The camera adores Cotillard’s face; she’s more of a stunner than Piaf herself (and Dahan can’t be blamed for wanting to look at her forever), but what really matters is magnetism. The endlessly allusive, ruefully jaunty charisma radiating from her heavy-lidded eyes seems congruent with that of the sparrow’s voice, which Cotillard lip-synchs easily and impressively. Better still, she makes good, strong choices to show how the life Piaf absorbed informed the artist she became. Actually, the actor is much more efficient about this than her director, who inclines to saturating every scene with decadent gestures and dwelling on the significance of heavy emotions. Such bracingly vinegary music doesn’t need so honeyed an elaboration.

Unnecessarily, the movie reminds us to consider Piaf as the proto-diva, but Cotillard goes confidently deeper, also presenting her credentials as a progenitor of rock (oversharing about her own sexual development, at once accelerated and arrested), of rap (solemnizing the street life of pimps and hos), and even emo (sad and sultry, she was a ravaged waif, not even 5 feet tall, not even 100 pounds).

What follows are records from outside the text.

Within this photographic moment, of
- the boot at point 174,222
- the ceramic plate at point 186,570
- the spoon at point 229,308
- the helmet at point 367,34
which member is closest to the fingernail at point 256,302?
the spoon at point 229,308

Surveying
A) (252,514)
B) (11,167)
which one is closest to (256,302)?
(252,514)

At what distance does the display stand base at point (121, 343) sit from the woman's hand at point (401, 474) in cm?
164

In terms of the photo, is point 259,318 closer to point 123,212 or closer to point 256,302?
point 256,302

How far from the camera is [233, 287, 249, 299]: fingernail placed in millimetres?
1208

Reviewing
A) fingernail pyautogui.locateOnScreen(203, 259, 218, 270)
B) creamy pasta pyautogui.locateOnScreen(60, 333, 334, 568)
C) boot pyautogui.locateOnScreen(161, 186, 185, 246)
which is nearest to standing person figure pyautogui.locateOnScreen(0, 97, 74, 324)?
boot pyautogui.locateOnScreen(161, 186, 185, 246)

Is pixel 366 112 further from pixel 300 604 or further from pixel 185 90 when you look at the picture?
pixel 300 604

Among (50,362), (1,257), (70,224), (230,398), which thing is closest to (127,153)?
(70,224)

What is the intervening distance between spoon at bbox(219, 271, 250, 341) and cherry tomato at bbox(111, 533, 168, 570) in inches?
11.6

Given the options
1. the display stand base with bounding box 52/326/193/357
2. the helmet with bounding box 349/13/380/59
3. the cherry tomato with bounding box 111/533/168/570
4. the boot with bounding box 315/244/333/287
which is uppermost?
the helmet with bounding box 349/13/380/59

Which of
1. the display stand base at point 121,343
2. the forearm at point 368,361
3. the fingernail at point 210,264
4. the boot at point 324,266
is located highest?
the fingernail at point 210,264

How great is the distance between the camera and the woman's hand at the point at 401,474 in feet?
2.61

At her disposal is a standard array of biopic set pieces: the forcible discovery of Edith’s talent by her father (Jean-Paul Rouve) on a street corner; the career launch from club owner Louis Leplée (Gérard Depardieu, perhaps inevitably); the Pygmalion dynamics of her training (eventually, when denied some indulgence or other, she snaps, “I can’t? Then what’s the point of being Edith Piaf?”); the breakthrough of technique, by which her hands became part of her voice; the benders of her youth, the morphine addiction later; and so on.

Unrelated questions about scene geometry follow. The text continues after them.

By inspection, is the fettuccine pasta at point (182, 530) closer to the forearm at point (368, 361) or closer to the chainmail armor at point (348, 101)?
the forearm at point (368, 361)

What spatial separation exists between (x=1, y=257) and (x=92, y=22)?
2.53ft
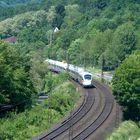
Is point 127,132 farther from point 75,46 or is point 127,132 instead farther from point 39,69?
point 75,46

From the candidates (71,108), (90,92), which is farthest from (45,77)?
(71,108)

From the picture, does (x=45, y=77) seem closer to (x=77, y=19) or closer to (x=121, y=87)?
(x=121, y=87)

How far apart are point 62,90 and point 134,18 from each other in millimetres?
83300

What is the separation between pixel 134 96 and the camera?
5734 centimetres

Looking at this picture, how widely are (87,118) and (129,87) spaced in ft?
20.3

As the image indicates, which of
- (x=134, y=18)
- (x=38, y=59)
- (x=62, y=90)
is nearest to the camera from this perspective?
(x=62, y=90)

La Vie en Rose jumps around through Piaf’s lifetime and takes too much of ours. Establishing the earned authority by which she famously sang of having no regrets requires so much preparation that it becomes—regrettably—a slog to wait for her to do it. Cinematically, Dahan seems better off within his protagonist’s febrile, drug-addled death-bed recollections, where the movie simply gives itself over to a flow of imagery and music—as when St. Therese de Lisieux appears to her in a fire-breather’s cloud, or when, in what serves as the film’s climax, her assimilation of some especially tragic news becomes a dream and then a performance. This latter scene is so elegantly staged that it could stand alone as a short film and still feel like the definitive Piaf movie.

But maybe a movie can’t even get at what Piaf really means to us. Maybe cinema’s too barefaced and literal for that task. Even, especially now, only her music seems adequately descriptive, the perfect ephemeral braid of fact and legend.